Я родился в Миссури, мои родители держали свиноферму. Там же, в доме на ферме, появились на свет семеро моих младших братьев и сестер, так что к крикам роженицы мне не привыкать. И все же, когда Фильда вдруг закричала, меня от страха замутило. Пришлось ненадолго выйти из больничной палаты. В детстве я привык к тому, что мама, даже на сносях, трудится по дому так же усердно, как и всегда. Когда начинались схватки, она вставала у рабочего стала и держалась за него руками. Потом ее гордое, суровое лицо перекашивалось от боли, и я пугался. Наконец мама посылала меня на соседнюю ферму, где жили ее мать и сестра – они помогали маме разрешиться от бремени. Я несся к дому тетки и бабушки, радуясь, что можно хотя бы ненадолго отделаться от тревожного чувства, воцарявшегося в такие дни в нашем всегда мирном доме, где господствовал порядок.

Летом я бегал босиком – ступни у меня грубели, и я не чувствовал ни камней, ни грязи. Мне больше нравилось ходить в ботинках, но мама позволяла мне надевать их только по воскресеньям и в школу.
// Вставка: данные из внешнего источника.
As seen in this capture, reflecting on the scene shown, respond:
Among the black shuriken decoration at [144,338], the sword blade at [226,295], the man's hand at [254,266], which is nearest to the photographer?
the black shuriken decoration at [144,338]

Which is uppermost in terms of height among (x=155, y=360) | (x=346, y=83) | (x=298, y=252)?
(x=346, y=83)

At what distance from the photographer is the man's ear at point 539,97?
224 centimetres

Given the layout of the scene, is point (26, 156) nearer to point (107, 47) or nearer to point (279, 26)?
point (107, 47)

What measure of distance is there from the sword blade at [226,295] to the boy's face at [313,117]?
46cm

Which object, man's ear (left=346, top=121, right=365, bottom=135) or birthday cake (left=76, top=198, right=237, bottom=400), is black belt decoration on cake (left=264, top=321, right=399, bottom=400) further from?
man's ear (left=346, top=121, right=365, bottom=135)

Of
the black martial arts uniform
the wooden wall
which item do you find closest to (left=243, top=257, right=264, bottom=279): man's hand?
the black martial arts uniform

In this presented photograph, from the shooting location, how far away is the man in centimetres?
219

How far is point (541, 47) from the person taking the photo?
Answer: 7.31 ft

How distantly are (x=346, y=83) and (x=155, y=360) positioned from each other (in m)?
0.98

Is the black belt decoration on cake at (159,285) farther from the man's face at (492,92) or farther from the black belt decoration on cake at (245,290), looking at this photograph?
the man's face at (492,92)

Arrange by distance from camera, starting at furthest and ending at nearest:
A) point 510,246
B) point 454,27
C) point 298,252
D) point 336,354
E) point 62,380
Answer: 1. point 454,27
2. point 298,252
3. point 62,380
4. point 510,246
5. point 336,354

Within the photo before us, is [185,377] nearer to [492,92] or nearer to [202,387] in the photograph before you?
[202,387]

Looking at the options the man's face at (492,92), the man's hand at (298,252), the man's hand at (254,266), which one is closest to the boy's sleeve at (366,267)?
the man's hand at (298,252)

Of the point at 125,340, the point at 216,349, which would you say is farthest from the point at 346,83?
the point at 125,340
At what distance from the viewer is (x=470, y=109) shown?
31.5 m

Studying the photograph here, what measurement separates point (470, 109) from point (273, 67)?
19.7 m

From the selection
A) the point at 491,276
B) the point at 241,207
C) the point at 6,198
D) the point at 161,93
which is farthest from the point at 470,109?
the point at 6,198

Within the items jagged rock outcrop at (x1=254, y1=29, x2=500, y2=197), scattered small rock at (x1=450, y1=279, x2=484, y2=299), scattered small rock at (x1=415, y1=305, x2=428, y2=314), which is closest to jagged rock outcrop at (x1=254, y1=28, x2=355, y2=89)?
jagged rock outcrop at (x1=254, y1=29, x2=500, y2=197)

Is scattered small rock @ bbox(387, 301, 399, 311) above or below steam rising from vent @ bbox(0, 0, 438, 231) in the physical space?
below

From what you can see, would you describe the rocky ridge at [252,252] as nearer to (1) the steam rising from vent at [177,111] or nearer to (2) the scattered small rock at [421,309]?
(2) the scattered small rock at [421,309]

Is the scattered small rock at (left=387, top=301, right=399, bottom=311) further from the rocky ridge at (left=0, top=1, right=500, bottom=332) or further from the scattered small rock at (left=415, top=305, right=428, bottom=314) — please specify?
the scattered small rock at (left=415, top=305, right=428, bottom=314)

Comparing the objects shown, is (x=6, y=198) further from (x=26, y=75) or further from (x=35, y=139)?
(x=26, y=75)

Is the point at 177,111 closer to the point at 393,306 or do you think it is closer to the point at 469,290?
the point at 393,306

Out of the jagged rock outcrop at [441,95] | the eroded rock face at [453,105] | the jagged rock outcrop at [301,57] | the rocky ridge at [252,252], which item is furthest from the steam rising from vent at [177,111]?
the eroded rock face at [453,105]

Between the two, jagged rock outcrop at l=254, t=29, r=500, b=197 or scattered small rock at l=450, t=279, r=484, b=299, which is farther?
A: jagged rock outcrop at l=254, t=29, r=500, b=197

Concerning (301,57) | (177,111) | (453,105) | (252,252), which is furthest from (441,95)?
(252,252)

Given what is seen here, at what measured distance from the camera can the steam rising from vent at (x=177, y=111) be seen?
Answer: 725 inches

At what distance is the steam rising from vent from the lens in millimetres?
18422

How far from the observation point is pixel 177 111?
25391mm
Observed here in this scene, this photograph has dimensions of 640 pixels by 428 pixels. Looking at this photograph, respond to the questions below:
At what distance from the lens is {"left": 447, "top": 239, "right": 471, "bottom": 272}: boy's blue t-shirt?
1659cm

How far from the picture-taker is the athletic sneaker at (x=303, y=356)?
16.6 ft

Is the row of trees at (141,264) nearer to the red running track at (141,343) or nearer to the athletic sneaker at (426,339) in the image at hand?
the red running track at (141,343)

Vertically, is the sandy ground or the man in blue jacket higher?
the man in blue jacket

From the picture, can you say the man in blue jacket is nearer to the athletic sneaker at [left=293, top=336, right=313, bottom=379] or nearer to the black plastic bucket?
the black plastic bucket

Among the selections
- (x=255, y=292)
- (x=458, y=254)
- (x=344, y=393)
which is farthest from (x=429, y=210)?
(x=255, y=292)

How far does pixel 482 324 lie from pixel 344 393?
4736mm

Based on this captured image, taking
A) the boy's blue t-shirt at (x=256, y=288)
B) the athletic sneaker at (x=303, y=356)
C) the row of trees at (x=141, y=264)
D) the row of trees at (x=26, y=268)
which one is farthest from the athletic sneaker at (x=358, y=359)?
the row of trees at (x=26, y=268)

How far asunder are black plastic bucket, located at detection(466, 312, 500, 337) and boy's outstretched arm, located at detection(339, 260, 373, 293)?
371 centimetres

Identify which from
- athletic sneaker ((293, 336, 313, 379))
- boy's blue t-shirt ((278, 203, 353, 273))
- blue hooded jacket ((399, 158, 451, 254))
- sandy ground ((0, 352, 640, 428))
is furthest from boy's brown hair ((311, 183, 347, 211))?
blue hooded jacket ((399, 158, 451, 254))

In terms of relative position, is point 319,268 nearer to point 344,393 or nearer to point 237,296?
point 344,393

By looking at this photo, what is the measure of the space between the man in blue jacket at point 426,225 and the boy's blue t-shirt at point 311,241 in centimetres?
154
Я ужасно стеснялся своих босых ног и грязи под ногтями и потому завел привычку стоять на одной ноге, поджав пальцы. Мне казалось, что так грязь меньше бросается в глаза. Бабушка, бывало, смеялась надо мной и дразнила «аистом». Тетка тоже высмеивала мое чистоплюйство, даже когда я прибегал звать их на помощь. От ее добродушного грудного смеха мне становилось легче. Мы садились в бабушкин ржавый фордик и ехали к нам на ферму. По пути мы проезжали мимо свинарника, отец выходил оттуда, махал нам рукой и широко улыбался. Он знал, что скоро у него родится сын или дочь.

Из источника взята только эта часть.